The two factions mix at rallies and other events, but outside of a love of motorized “hogs,” they range from police to professionals to punks.
“Motorcyclists are a tight knit group, as are people who polka dance,” said Williamstown attorney Jerry Friedman.
“The rallies and the events are the most peaceful things I’ve ever seen. It’s a Woodstock thing,” Friedman said. “There’s more tension and aggression at an Eagles game.”
Friedman is a member of several motorcycle clubs as well as a lawyer who specialized in motorcycle-related cases.
Friedman rides for fun, but it’s also the heart of his law practice. His business cards show the classic blindfolded lady of justice holding a scale, but with one difference; she’s standing by a motorcycle.
When Friedman is riding his Harley and wearing a leather jacket, it’s impossible to tell whether he’s an attorney, or something else, something more sinister.
That’s why people shouldn’t make assumptions about riders, he said.
“I hate the word ‘biker.’ They have the same civil rights as everybody else,” Friedman said.

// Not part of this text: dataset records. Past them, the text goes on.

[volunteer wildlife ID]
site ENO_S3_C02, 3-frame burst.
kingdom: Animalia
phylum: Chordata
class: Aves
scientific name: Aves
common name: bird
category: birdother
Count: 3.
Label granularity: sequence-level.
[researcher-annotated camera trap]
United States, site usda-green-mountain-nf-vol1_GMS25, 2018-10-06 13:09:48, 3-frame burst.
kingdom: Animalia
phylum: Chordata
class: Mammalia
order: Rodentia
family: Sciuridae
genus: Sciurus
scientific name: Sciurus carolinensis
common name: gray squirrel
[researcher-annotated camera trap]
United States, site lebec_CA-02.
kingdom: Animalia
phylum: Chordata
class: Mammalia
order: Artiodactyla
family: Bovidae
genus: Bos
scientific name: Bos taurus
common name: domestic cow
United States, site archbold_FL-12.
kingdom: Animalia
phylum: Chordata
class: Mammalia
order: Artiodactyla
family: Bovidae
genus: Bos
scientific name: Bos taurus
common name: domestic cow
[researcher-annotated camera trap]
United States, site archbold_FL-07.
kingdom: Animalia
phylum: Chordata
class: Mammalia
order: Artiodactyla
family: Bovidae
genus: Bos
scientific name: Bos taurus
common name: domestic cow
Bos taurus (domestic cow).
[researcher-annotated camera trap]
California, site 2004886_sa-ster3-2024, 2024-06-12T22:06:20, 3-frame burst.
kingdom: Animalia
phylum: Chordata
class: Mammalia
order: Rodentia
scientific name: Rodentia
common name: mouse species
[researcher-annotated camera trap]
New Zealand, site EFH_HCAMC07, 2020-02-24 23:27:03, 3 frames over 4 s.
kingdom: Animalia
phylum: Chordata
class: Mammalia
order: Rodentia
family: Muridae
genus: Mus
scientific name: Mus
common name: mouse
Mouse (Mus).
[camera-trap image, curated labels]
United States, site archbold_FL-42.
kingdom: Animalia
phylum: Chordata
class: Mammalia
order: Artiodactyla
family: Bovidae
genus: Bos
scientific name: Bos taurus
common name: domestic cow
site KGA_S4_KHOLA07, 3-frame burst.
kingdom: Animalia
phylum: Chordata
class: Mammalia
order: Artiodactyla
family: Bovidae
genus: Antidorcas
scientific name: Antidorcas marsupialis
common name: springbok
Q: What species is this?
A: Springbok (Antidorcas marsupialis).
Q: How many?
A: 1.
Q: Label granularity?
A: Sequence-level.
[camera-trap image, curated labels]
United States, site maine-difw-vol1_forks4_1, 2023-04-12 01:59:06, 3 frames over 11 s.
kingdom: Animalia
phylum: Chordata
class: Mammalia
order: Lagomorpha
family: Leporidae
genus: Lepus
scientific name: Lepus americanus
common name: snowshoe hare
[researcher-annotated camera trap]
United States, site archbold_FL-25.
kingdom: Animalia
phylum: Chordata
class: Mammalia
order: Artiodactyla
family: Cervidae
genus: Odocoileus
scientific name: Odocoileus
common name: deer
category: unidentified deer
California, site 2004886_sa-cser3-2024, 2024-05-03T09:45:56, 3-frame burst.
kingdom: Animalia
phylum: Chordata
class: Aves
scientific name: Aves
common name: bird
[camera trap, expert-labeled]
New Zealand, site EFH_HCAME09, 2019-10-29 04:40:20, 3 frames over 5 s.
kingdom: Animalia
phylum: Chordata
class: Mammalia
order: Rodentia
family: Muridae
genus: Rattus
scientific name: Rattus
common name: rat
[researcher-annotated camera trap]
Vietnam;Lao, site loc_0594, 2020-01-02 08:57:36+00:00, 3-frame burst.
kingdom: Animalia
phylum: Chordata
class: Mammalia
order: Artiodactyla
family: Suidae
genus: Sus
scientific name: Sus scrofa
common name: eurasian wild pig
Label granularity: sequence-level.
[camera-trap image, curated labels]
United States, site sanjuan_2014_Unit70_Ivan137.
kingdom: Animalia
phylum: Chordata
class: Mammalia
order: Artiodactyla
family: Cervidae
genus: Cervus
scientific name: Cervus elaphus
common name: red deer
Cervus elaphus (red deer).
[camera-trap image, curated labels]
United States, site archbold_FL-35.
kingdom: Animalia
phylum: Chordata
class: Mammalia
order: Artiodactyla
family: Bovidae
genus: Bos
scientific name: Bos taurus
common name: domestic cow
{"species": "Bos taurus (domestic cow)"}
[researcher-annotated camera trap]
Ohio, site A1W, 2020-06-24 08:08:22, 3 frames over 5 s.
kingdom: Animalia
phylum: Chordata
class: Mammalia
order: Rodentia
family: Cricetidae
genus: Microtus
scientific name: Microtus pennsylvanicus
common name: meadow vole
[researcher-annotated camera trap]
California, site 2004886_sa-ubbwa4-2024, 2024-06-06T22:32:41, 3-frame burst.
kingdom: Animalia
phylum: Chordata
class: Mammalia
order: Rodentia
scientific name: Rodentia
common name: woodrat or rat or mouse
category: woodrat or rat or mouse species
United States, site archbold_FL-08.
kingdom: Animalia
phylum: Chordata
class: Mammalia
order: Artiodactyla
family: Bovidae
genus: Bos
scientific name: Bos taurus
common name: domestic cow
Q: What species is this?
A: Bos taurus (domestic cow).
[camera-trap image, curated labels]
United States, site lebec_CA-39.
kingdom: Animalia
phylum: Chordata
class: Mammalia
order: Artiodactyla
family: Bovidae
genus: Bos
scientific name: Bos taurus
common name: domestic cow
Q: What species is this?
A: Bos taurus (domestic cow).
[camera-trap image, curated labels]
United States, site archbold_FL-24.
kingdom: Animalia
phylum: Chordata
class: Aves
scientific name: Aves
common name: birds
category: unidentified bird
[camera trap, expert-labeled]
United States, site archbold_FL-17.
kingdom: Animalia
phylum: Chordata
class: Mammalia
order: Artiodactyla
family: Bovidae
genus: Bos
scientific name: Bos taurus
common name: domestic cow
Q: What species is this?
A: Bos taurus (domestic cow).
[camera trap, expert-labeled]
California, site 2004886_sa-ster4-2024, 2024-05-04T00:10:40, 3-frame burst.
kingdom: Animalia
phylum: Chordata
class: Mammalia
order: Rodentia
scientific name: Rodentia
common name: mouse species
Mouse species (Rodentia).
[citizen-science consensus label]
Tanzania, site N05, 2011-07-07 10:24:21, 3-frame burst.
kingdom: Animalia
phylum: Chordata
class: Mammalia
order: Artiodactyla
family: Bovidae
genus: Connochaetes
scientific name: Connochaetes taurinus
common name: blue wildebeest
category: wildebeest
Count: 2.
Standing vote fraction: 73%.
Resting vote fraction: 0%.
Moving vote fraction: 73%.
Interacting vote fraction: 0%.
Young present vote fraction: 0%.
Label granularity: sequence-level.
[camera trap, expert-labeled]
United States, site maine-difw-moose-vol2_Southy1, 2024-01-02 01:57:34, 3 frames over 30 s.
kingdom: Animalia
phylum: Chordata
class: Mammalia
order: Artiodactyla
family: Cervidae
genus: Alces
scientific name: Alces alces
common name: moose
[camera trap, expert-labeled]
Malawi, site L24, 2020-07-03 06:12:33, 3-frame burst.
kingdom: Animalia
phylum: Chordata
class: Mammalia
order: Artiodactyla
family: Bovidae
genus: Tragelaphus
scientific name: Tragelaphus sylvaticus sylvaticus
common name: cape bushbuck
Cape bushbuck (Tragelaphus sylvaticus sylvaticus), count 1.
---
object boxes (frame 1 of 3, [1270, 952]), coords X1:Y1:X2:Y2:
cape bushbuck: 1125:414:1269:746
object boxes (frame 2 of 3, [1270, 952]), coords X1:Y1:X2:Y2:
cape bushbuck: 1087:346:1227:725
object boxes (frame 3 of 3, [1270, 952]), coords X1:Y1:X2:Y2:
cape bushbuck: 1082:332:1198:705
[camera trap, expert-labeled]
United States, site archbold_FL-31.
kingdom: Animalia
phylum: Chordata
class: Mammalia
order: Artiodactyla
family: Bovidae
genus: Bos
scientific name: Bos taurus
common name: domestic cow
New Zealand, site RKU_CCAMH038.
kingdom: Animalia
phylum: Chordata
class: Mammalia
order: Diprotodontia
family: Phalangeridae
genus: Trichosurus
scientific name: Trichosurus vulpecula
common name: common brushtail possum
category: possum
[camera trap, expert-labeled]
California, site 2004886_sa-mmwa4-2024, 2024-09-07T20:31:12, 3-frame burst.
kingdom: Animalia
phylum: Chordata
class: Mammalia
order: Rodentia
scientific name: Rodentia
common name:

“I’ve been riding since high school. I’ve never been stopped by a police officer while on a motorcycle. I have been witness to situations when police stopped people,” Friedman said. “I’m aware of other people who’ve been hassled and for no reason.”
Franklin Township Police Chief James Barnum said police officers know better than to stop someone just because they are on a motorcycle.
“The stop has to be made with probable cause and that’s the extent of it,” Barnum said.
Even if a biker is wearing a gang insignia, you better have a reason before you pull them over, police are taught.
“That you should stop them, that flies in the face of what we are taught,” Barnum said. “You cannot stop somebody because you have a gut feeling. You need to articulate probable cause for a stop.”
Still, some bars and clubs won’t let guys in if they are wearing leather club jackets, Friedman said.
“That happens all the time. The whole thing is silly and it is probably a violation of their civil rights. It may one day come to a lawsuit,” Friedman said.